"All I was faced with was this great truck heading towards me, and with a trailer on board," Poultney said.
"He must have missed me by about two feet."
She didn't have time to feel afraid, it was only a matter of seconds from the time she noticed the truck rolling unattended across the highway to when it glided past her car, going about 50 or 60km/h.
"It was so fast, quite frankly. How on Earth it got through from one side of the highway to the other, I don't know."
Poultney said she was "quite calm" when it happened.
"Good Lord, I was so lucky. I could have been wiped off the face of the Earth . . . if it had hit anybody they wouldn't have survived, because he was going so fast.
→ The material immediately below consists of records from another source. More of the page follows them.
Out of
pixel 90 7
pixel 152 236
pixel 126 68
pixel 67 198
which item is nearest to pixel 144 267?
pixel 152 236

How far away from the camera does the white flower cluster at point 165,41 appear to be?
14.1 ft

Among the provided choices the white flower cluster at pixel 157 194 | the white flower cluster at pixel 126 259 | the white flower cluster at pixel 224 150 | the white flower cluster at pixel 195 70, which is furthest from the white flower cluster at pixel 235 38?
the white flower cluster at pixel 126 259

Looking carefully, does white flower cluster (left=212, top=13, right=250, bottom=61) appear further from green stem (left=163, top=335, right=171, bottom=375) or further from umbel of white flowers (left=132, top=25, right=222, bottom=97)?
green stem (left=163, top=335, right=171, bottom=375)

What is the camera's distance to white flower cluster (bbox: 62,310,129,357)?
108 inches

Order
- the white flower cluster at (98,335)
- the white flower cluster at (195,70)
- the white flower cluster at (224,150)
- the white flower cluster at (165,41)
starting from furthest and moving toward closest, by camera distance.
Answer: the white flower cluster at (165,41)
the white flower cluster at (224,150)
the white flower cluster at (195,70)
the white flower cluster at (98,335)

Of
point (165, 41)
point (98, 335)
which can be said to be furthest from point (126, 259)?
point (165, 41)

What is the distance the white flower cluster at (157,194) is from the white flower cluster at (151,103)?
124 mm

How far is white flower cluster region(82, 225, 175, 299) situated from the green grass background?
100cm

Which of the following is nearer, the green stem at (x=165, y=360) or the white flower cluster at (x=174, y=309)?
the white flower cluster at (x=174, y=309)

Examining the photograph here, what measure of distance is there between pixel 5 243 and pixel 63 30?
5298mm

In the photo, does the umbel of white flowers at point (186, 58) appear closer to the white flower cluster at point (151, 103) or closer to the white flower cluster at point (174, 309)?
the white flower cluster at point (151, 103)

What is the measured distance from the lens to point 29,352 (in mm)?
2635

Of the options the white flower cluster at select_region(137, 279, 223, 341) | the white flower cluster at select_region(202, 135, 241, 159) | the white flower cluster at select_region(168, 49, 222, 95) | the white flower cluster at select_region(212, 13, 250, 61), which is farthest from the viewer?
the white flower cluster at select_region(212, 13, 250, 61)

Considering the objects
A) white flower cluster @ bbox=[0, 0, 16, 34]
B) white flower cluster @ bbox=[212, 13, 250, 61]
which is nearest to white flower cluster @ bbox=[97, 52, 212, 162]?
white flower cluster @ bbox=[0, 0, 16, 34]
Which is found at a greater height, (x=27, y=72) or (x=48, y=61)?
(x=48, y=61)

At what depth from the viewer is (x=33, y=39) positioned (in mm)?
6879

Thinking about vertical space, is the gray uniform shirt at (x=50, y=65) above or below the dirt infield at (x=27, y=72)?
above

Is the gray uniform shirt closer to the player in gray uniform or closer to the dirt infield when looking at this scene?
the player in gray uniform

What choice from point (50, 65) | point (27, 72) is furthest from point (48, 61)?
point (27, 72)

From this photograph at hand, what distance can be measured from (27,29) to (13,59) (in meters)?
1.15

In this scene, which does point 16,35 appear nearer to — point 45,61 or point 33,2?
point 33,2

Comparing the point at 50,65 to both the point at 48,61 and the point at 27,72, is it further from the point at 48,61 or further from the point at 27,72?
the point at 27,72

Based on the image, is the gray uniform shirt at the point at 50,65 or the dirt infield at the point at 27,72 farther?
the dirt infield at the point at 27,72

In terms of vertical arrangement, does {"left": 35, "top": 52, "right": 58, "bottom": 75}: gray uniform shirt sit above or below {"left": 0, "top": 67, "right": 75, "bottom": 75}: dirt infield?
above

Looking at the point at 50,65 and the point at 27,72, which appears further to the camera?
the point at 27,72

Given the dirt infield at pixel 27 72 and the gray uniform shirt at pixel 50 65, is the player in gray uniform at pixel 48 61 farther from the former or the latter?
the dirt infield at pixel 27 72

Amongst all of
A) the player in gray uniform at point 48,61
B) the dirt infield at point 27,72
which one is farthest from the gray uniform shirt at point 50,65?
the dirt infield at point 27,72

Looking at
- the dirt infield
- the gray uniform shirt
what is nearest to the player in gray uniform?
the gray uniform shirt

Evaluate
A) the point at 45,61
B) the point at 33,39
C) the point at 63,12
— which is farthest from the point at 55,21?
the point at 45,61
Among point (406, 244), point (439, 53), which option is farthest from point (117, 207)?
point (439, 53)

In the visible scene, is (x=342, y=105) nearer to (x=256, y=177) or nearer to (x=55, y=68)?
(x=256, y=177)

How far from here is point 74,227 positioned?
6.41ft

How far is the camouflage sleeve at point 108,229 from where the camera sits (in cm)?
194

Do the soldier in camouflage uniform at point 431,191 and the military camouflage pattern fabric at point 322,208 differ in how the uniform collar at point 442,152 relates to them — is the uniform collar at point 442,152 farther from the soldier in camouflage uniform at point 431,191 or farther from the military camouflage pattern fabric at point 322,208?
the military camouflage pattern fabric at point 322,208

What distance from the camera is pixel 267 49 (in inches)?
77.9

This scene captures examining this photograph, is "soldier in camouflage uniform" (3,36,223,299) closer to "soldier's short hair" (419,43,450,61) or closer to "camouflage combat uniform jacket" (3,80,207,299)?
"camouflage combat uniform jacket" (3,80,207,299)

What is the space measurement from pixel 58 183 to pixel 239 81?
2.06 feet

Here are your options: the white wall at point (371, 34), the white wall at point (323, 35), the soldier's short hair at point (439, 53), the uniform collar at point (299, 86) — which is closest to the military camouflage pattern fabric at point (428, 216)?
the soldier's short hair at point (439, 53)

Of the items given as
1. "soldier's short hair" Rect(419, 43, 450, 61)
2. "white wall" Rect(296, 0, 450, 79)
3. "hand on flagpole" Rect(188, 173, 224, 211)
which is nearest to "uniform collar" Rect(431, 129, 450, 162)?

"It was definitely out-of-control."
Poultney, who carried on driving after the truck went past, "couldn't believe what had happened."
She did not see what happened to the truck.
"I knew that truck was heading for disaster somewhere down that hill."
She didn't find out what happened until this morning, when she decided to head down to the crash site and speak to the tyre shop owner, Grant Ogilvie.
He was probably thinking 'how the hell do I explain this to my bosses?'
Ogilvie said the truck driver was fuelling the vehicle with diesel at the BP station and had gone inside the building when the truck began to roll away.
The truck, which was carrying a load of dirt, hit three cars in a used-car saleyard, narrowly missed an LPG tank, crossed four lanes of the highway, took out a lamppost, rolled down a bank, and crashed into a storage container outside the Tyre Corp shop.
"It smacked the container about 30 feet across the ground into four or five other parked cars . . . the momentum of the trailer, that just pushed the back of the truck up into the roof and inside our building."
Miraculously, nobody was hurt. Ogilvie was in his office when he heard a bang - the sound of the truck hitting cars in the saleyard.
Looking out the door, he saw the power pole "come spearing out the front of the building and on top of the car", and almost simultaneously heard another "big bang" and saw the storage container shooting across the carpark, with "cars spreading in all directions" around it.
"It sounded like a bomb going off."
Ogilvie called 111and asked for an ambulance before discovering there was no driver in the truck, and nobody else injured.
The driver came running over "in shock" saying it was his truck.
"He was probably thinking 'how the hell do I explain this to my bosses?'"
Ogilvie described the whole experience as "surreal".
Members of the community had been sending messages and visiting the shop offering their help to get the place cleaned up and ready for business again on Monday.
The truck was removed from the building about 11pm yesterday. Ogilvie said they'd found the fuel nozzle from the gas station lying in the mess left behind in their building.
A police spokeswoman said no decision on charges has been made.